How To Find Your OAI Sets And Records
Find Your Harvesting URL
- Contact your systems manager if you need help finding your base harvesting URL. It may look something like this: https://cdm16007.contentdm.oclc.org/oai/oai.php
- To view all sets visible for harvest, add “?verb=ListSets” to the end of the link as shown above. Your link will now look like this: https://cdm16007.contentdm.oclc.org/oai/oai.php?verb=ListSets. This page will display all of your sets in XML format. Take note of the setSpec values for the next step.
To view the metadata records of a specific set, you’ll need to determine the metadata schema you want to view your records in and choose a setSpec from the previous step. In this example, we’ll view the records in Qualified Dublin Core and view the State Library of Ohio Rare Books Collection, for which Set Spec value is “p267401cdi.”
Add the following string to your base harvesting URL: “?verb=ListRecords&set=[setSpec chosen above]&metadataPrefix=oai_qdc.”
The URL is now https://cdm16007.contentdm.oclc.org/oai/oai.php?verb=ListRecords&set=p267401cdi&metadataPrefix=oai_qdc.
This link will display the metadata in XML format. You can see how each metadata value is mapped. Review a few records to make sure your metadata is displaying as expected.
Disable Page Level Metadata In OAI-PMH Feed
DPLA requires all items in the metadata to be in an item level record, and not in individual page level records. Please take a moment to review your OAI-PMH output settings. If you’re using CONTENTdm, please check the following settings:
CONTENTdm Administration > “Administration” tab > “Harvesting”

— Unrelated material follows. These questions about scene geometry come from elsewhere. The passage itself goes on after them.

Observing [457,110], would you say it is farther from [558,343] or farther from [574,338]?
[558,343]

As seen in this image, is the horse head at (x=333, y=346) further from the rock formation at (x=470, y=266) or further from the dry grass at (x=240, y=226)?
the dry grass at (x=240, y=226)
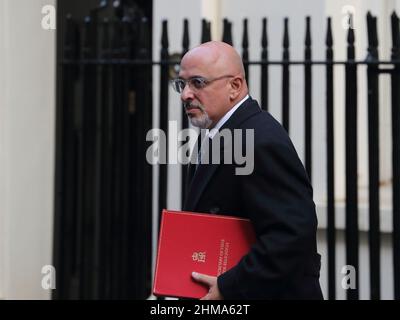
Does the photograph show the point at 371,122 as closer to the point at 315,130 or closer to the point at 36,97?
the point at 315,130

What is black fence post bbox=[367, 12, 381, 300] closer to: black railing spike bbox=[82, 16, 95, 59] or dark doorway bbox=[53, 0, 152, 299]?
dark doorway bbox=[53, 0, 152, 299]

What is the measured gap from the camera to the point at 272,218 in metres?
1.92

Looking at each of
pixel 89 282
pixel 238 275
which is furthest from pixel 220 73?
pixel 89 282

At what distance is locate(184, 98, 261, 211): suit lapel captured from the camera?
213cm

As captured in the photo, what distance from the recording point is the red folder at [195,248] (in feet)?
6.67

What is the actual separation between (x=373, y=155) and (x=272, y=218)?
A: 7.59 ft

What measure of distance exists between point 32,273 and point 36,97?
4.16 ft

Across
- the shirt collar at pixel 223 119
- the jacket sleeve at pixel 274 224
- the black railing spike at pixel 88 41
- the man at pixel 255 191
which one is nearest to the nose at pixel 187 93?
the man at pixel 255 191

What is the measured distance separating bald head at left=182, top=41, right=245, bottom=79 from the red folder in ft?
1.74

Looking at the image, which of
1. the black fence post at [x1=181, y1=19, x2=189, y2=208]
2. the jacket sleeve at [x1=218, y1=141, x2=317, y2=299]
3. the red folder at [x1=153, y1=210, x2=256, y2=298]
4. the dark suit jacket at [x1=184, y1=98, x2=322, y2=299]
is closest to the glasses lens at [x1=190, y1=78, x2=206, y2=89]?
the dark suit jacket at [x1=184, y1=98, x2=322, y2=299]

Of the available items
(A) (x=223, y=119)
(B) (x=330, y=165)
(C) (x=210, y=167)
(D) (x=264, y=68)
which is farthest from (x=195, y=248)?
(D) (x=264, y=68)

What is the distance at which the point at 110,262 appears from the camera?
436 centimetres

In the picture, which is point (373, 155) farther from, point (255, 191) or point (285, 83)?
point (255, 191)

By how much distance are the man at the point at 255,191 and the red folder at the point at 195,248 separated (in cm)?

The “Enable compound object pages” option in the “OAI-PMH” section allows you to enable or disable this functionality. This setting should be disabled for page-level records.
If you’re using another Digital Assessment Management System, please contact your server administrator to determine the settings in your system.

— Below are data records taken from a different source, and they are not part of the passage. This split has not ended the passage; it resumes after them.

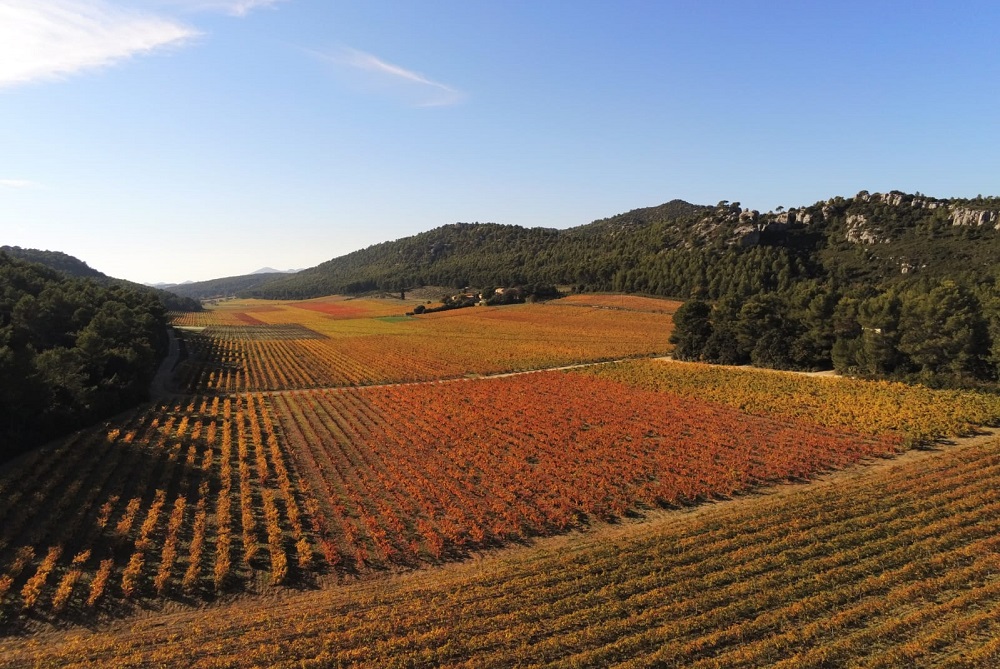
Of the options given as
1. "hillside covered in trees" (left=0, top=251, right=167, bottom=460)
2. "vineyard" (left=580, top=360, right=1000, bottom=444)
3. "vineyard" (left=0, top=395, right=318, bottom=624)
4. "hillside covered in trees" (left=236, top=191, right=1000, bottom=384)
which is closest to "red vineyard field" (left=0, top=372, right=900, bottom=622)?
"vineyard" (left=0, top=395, right=318, bottom=624)

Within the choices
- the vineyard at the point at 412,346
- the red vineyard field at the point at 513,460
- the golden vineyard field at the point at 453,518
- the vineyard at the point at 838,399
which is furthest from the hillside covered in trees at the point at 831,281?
the red vineyard field at the point at 513,460

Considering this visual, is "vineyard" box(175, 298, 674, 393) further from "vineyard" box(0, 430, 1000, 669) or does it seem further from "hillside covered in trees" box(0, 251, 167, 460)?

Removing Deleted Records From OAI-PMH Feed
It would be helpful during our initial DPLA setup of your collections if you could remove the references to deleted records in the OAI-PMH feed. This isn’t required, but it simplifies the QA process of your metadata.
If you are using a Digital Assessment Management System other than CONTENTdm, please contact your server administrator to find out how to perform this task in your system.
In CONTENTdm, the software keeps track of deleted records. Basic information about deleted records is then sent to any OAI-PMH harvesters (including us in our role with the DPLA). To the best of our knowledge, this information isn’t used in any other context in CONTENTdm, and it should be safe to remove the references to these deleted records from the collection (with one caveat explained below) but you should still confirm with your CONTENTdm support person this functionality has not changed recently.
It’s not possible to clear these references using the Graphical User Interface (GUI) in CONTENTdm. You must have access to the back-end server to can manually delete a file from it. If your CONTENTdm server is hosted by OCLC, you must send a request to the CONTENTdm Support/Hosting teams for this change to be implemented.
Each CONTENTdm collection would need to be processed separately. The file to be removed from the collection is: /index/description/delete.log
After deleting the “delete.log” file, it will be recreated the next time you delete an item from this CONTENTdm collection. This won’t be a problem, as we simply wish to clear out the deleted references during the initial setup when we’re looking most closely at your data in order to verify that our harvesting process is correct.
Removing “deleted” references from the OAI-PMH feed should only be problematic if you have another entity harvesting data from these collections and this other entity needs to know when records have been deleted from the collections. This information would then be used to keep that other entity’s records up-to-date. If you have no other harvesters doing this, then removal of the deleted references shouldn’t be a problem.